Remember that time I catered a breakfast?
For a starter, we served greek yogurt and granola parfaits with a drizzle of honey and some fresh berries. This course took some time to plate up — what with all the layers, and making sure no smudges of yogurt got on any of the beautiful parfait glasses — but the only baking, of the granola, was done in advance.
My granola recipe has evolved over the years. I first started making it while on my fellowship in Israel: I was inspired by a couple friends, who brought large tubs of granola to every meeting and retreat we had. They swore it was dead easy, and I soon discovered they were right. They made several variations: one with berries, one with lots of peanut butter, even one with chocolate chips. Can you guess which one I like best, chocoholic that I am?
The recipe I’ve settled on uses a minimum of ingredients: oats, flax seeds, raisins, dried cranberries, chopped walnuts, sliced almonds, almond butter, maple syrup, and cinnamon. That’s it. I’ve seen recipes that call for brown sugar, but I find that it’s harder to incorporate with the other ingredients; many recipes also call for peanut butter, including the recipe from my friends in Israel, but I don’t like PB (please don’t hate me, PB lovers…) so I use almond butter instead; I find it gives the granola a more subtle flavor.
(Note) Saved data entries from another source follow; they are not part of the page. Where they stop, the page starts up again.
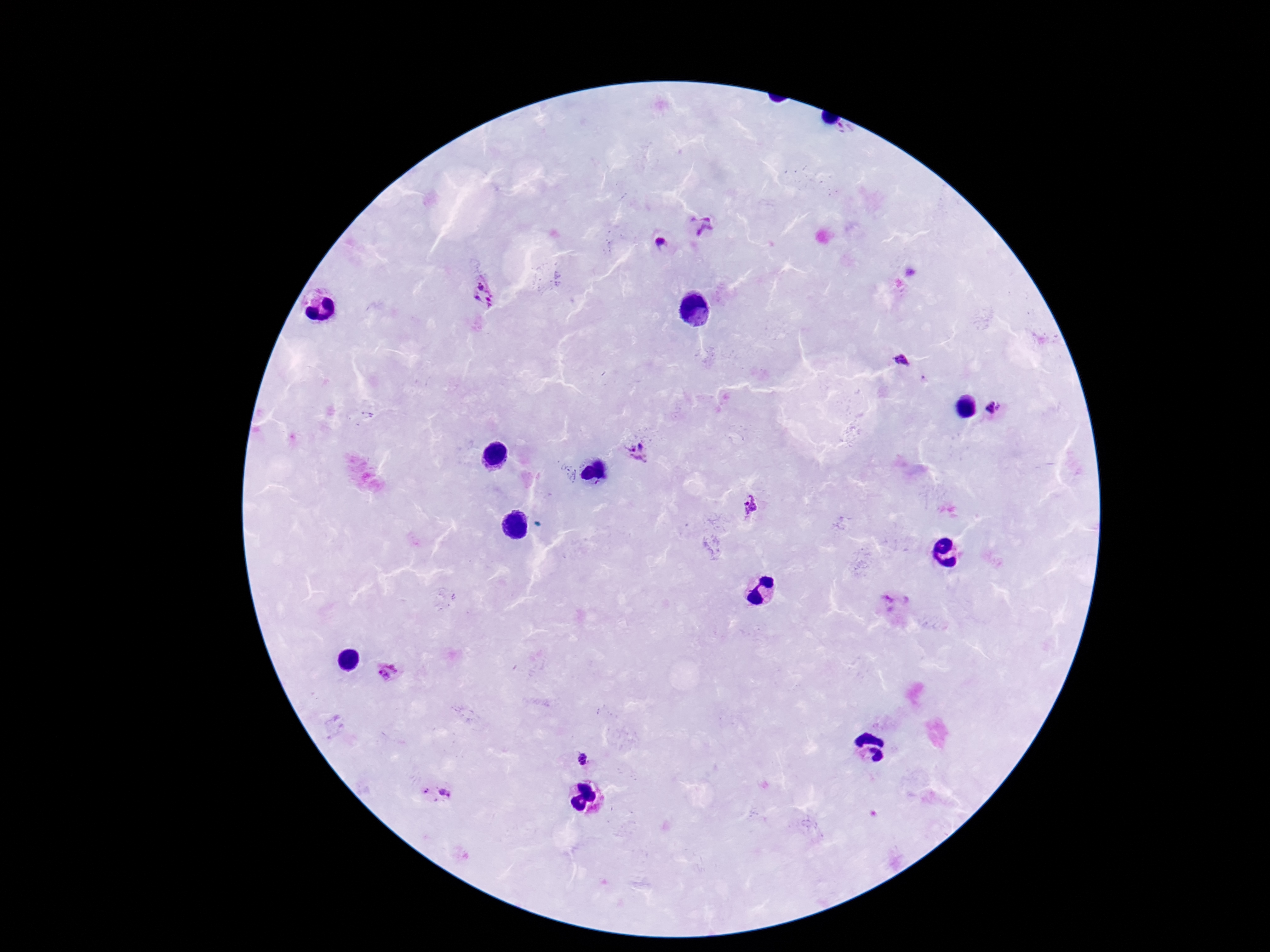
Approximate centers as {x, y} in pixels.
Plasmodium parasites: {704, 225}, {663, 243}, {480, 286}, {477, 298}, {493, 299}, {901, 362}, {997, 409}, {639, 454}, {754, 508}, {895, 601}, {387, 671}, {582, 759}, {446, 794}.

{
  "stain": "Giemsa",
  "patient_malaria_status": "infected",
  "image_size": "1270×952 pixels",
  "field_of_view": "one from this slide",
  "preparation": "thick peripheral-blood smear",
  "capture": "smartphone camera through the microscope eyepiece",
  "magnification": "100x"
}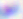
identification = Toxoplasma gondii
magnification = 400x
modality = photomicrographReport the malaria status of this cell.
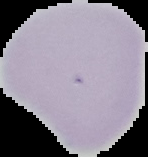

Uninfected.

Summary:
  - Image type: cell region segmented out of the field of view; surrounding area masked to black
  - Preparation: thin blood smear
  - Image size: 148×157 pixels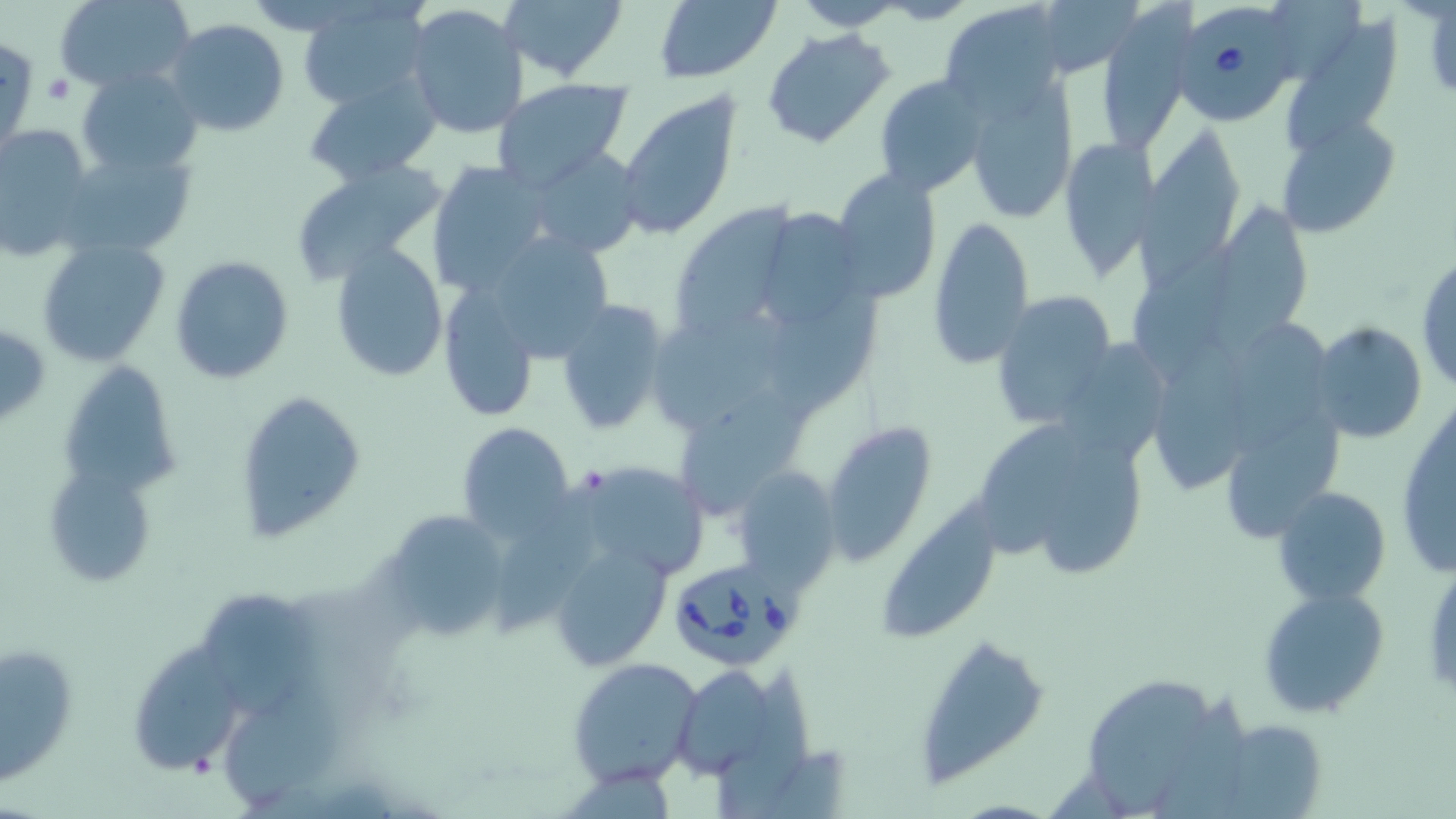
Summary:
  - Coordinate format: approximate bounding boxes as (x1,y1)-(x2,y2) corner pairs in pixels
  - Platelet locations: (43,74)-(73,103)
  - Babesia divergens-infected red blood cell locations: (1172,6)-(1293,125), (668,556)-(803,670)
  - Uninfected red blood cell locations: (53,0)-(196,94), (500,0)-(626,82), (790,0)-(912,31), (296,1)-(432,111), (653,2)-(780,82), (404,3)-(530,140), (939,3)-(1065,116), (1094,3)-(1199,155), (1282,9)-(1405,161), (165,17)-(291,136), (762,28)-(893,150), (0,35)-(38,155), (77,68)-(203,176), (959,69)-(1078,223), (872,72)-(991,198), (303,74)-(443,186), (491,79)-(632,190), (616,91)-(741,238), (1284,112)-(1398,240), (0,124)-(99,260), (1146,126)-(1243,265), (1057,135)-(1163,278), (61,142)-(199,262), (525,147)-(648,259), (287,158)-(450,286), (426,160)-(555,295), (831,168)-(942,302), (674,200)-(784,332), (1211,200)-(1322,366), (762,207)-(860,324), (926,214)-(1035,369), (495,230)-(614,365), (35,235)-(171,367), (1127,240)-(1242,382), (329,242)-(449,382), (1416,252)-(1455,394), (170,254)-(294,384), (437,281)-(545,422), (770,286)-(874,420), (990,290)-(1116,431), (551,298)-(671,436), (654,313)-(800,427), (1224,318)-(1332,455), (1311,321)-(1428,445), (1065,337)-(1170,458), (1156,339)-(1253,493), (58,358)-(180,496), (677,383)-(817,519), (234,387)-(368,543), (1395,393)-(1454,583), (1228,408)-(1342,545), (821,419)-(939,564), (977,420)-(1085,559), (457,422)-(575,541), (1037,436)-(1150,577), (572,459)-(711,583), (44,462)-(159,591), (731,467)-(841,593), (498,479)-(613,634), (1271,486)-(1393,606), (881,493)-(1007,637), (376,509)-(513,642), (547,537)-(672,671), (1258,586)-(1390,720), (204,591)-(324,719), (911,632)-(1047,783), (2,640)-(79,785), (140,642)-(247,776), (567,656)-(705,790), (666,660)-(795,778), (714,665)-(812,819), (230,675)-(352,804), (1084,677)-(1206,813), (1210,720)-(1326,819)
  - Slide-level diagnosis: Babesia divergens
  - Image size: 1456×819 pixels
  - Magnification: 1000x
  - Preparation: thin blood film
  - Field of view: one of a larger specimen
  - Stain: May-Grünwald-Giemsa
  - Modality: light microscopy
The great thing about this recipe is that while I’ve found a happy medium of flavors that I like, you’re not bound by that mix at all. Feel free to add anything you like: sunflower seeds, dried shredded coconut, sesame seeds, pistachios, etc. There’s really no end to the possibilities.
This last time, I even added the crumbs from a bag of ginger snaps, and let me just say….Amazing.
Mind you, you’ve been warned. This granola recipe is totally and utterly addictive. You will NOT be able to eat just one handful, so don’t even try. I usually try hiding the container after taking a portion out, but for some reason that doesn’t seem to work.
2 1/4 cups oats
1/2 cup maple syrup
1/2-2/3 cup almond butter, depending on viscosity (may microwave it for 30 seconds if too stiff)
2/3 cup pepitas (pumpkin seeds), either salted or unsalted, depending on preference
2/3 cup sliced almonds
2/3 cup chopped walnuts
2/3 cup raisins, cranberries, or other dried berry (I like half raisins, half cranberries)
1/2 tsp salt
1 teaspoon cinnamon
1. Preheat oven to 325 degrees.
2. Mix all ingredients in large bowl; toss to incorporate, until all oats have been coated and small clusters start to form.
3. Pour granola onto a large rimmed cookie sheet and spread so it sits in a single layer.
4. Bake, stirring at 10-minute intervals, for approximately 25-30 minutes, or until granola is evenly browned. When you take it out of the oven, it will feel soft; as it cools, it will harden. I usually take small pinch out at around 23 minutes, and let it sit on the counter for 2 minutes. If at 25 minutes, the pinch is sufficiently crunchy, I take the whole thing out at 25. If not, I leave it in for two minutes and repeat the check test.